_Given records_
╭──
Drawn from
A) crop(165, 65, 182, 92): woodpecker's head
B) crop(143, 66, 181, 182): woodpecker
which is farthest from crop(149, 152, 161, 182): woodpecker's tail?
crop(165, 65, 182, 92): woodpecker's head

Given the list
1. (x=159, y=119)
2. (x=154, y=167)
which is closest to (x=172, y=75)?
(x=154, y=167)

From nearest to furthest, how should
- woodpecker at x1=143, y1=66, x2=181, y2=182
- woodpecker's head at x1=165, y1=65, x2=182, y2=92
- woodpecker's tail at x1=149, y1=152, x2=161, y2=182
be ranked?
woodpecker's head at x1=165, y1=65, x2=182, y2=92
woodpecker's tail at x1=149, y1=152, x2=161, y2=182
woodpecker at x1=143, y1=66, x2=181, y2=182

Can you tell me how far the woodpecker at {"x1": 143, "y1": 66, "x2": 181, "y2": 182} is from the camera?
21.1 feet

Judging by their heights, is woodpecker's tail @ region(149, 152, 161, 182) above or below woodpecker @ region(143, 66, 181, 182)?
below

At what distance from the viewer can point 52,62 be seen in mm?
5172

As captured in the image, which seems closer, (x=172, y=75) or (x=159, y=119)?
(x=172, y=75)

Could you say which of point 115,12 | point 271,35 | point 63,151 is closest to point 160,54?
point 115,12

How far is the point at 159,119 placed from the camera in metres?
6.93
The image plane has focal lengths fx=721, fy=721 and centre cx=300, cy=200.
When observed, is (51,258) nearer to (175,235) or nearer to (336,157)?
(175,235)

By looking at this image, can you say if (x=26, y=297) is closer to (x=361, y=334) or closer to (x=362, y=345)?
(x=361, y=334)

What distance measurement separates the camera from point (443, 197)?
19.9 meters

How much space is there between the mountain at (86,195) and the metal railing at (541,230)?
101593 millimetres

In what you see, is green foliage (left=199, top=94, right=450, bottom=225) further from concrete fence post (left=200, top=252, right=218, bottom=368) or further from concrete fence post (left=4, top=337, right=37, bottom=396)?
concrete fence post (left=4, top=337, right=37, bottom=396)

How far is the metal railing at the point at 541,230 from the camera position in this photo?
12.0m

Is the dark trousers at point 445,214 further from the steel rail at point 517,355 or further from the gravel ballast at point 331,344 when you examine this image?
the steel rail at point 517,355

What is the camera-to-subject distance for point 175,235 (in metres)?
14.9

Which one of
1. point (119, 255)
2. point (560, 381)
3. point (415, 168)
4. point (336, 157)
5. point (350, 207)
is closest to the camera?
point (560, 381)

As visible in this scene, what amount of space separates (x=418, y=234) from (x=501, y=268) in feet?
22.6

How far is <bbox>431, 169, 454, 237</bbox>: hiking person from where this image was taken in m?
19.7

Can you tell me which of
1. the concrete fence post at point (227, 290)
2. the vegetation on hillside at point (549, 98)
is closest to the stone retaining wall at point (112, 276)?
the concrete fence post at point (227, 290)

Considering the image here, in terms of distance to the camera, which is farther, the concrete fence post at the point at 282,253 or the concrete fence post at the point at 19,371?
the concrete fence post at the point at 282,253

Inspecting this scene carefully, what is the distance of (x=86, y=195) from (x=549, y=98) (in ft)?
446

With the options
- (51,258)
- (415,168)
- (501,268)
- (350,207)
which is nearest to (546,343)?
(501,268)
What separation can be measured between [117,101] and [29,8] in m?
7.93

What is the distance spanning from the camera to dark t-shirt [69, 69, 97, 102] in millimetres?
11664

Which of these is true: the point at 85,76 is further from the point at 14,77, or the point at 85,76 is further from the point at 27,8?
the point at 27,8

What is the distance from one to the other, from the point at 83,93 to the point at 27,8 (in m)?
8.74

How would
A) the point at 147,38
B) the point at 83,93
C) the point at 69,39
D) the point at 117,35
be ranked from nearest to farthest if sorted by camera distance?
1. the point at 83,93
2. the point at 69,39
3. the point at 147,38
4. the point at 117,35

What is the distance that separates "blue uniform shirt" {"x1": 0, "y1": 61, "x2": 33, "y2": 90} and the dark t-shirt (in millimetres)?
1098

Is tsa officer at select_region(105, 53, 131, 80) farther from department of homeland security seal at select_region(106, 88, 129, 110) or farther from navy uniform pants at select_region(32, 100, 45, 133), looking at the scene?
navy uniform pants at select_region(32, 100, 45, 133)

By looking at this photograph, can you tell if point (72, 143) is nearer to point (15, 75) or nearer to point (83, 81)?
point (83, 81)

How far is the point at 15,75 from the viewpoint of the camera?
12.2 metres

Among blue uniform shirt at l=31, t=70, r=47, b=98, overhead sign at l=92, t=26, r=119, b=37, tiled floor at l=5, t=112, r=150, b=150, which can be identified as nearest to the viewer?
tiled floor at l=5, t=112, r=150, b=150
╰──
_Given request_
Can you return every one of the entries above word for word, in the same order?

_Response for this exercise_
Drawn from
A) crop(165, 65, 182, 92): woodpecker's head
B) crop(143, 66, 181, 182): woodpecker
which is farthest from crop(149, 152, 161, 182): woodpecker's tail?
crop(165, 65, 182, 92): woodpecker's head

Given the list
1. (x=159, y=119)
2. (x=154, y=167)
which is closest to (x=172, y=75)?
(x=154, y=167)

From nearest to furthest, how should
- woodpecker at x1=143, y1=66, x2=181, y2=182
- woodpecker's head at x1=165, y1=65, x2=182, y2=92
- woodpecker's tail at x1=149, y1=152, x2=161, y2=182
be ranked?
woodpecker's head at x1=165, y1=65, x2=182, y2=92
woodpecker's tail at x1=149, y1=152, x2=161, y2=182
woodpecker at x1=143, y1=66, x2=181, y2=182

Can you tell me how far the woodpecker at {"x1": 143, "y1": 66, "x2": 181, "y2": 182} is from the camera?
21.1 feet

Judging by their heights, is woodpecker's tail @ region(149, 152, 161, 182) above or below woodpecker @ region(143, 66, 181, 182)?
below

At what distance from the viewer can point 52,62 be seen in mm?
5172

As captured in the image, which seems closer, (x=172, y=75) or (x=159, y=119)?
(x=172, y=75)

Could you say which of point 115,12 | point 271,35 | point 63,151 is closest to point 160,54?
point 115,12

How far is the point at 159,119 placed from the camera in metres?
6.93
The image plane has focal lengths fx=721, fy=721 and centre cx=300, cy=200.
When observed, is (51,258) nearer to (175,235) or nearer to (336,157)?
(175,235)

By looking at this image, can you say if (x=26, y=297) is closer to (x=361, y=334) or closer to (x=362, y=345)?
(x=361, y=334)

What distance measurement separates the camera from point (443, 197)?
19.9 meters

How much space is there between the mountain at (86,195) and the metal railing at (541,230)?
101593 millimetres

In what you see, is green foliage (left=199, top=94, right=450, bottom=225) further from concrete fence post (left=200, top=252, right=218, bottom=368) or further from concrete fence post (left=4, top=337, right=37, bottom=396)?
concrete fence post (left=4, top=337, right=37, bottom=396)

How far is the metal railing at the point at 541,230 from the camera position in this photo?
12.0m

Is the dark trousers at point 445,214 further from the steel rail at point 517,355 or further from the gravel ballast at point 331,344 when you examine this image?
the steel rail at point 517,355

What is the camera-to-subject distance for point 175,235 (in metres)?
14.9

Which one of
1. point (119, 255)
2. point (560, 381)
3. point (415, 168)
4. point (336, 157)
5. point (350, 207)
is closest to the camera?
point (560, 381)

As visible in this scene, what amount of space separates (x=418, y=234) from (x=501, y=268) in feet?
22.6

How far is <bbox>431, 169, 454, 237</bbox>: hiking person from where this image was taken in m?
19.7

Can you tell me which of
1. the concrete fence post at point (227, 290)
2. the vegetation on hillside at point (549, 98)
is closest to the stone retaining wall at point (112, 276)?
the concrete fence post at point (227, 290)

Considering the image here, in terms of distance to the camera, which is farther, the concrete fence post at the point at 282,253 or the concrete fence post at the point at 19,371?
the concrete fence post at the point at 282,253

Inspecting this scene carefully, what is the distance of (x=86, y=195) from (x=549, y=98) (in ft)?
446

With the options
- (51,258)
- (415,168)
- (501,268)
- (350,207)
which is nearest to (546,343)?
(501,268)
What separation can be measured between [117,101] and [29,8] in m?
7.93

What is the distance spanning from the camera to dark t-shirt [69, 69, 97, 102] in millimetres?
11664

Which of these is true: the point at 85,76 is further from the point at 14,77, or the point at 85,76 is further from the point at 27,8?
the point at 27,8

What is the distance from one to the other, from the point at 83,93 to the point at 27,8 (in m)?
8.74

How would
A) the point at 147,38
B) the point at 83,93
C) the point at 69,39
D) the point at 117,35
be ranked from nearest to farthest if sorted by camera distance?
1. the point at 83,93
2. the point at 69,39
3. the point at 147,38
4. the point at 117,35

What is the distance that separates "blue uniform shirt" {"x1": 0, "y1": 61, "x2": 33, "y2": 90} and the dark t-shirt (in millimetres)?
1098

Is tsa officer at select_region(105, 53, 131, 80) farther from department of homeland security seal at select_region(106, 88, 129, 110) or farther from navy uniform pants at select_region(32, 100, 45, 133), looking at the scene?
navy uniform pants at select_region(32, 100, 45, 133)

By looking at this photograph, can you tell if point (72, 143) is nearer to point (15, 75) or nearer to point (83, 81)?
point (83, 81)

How far is the point at 15,75 from the viewpoint of the camera?
12.2 metres

Among blue uniform shirt at l=31, t=70, r=47, b=98, overhead sign at l=92, t=26, r=119, b=37, tiled floor at l=5, t=112, r=150, b=150, which can be identified as nearest to the viewer?
tiled floor at l=5, t=112, r=150, b=150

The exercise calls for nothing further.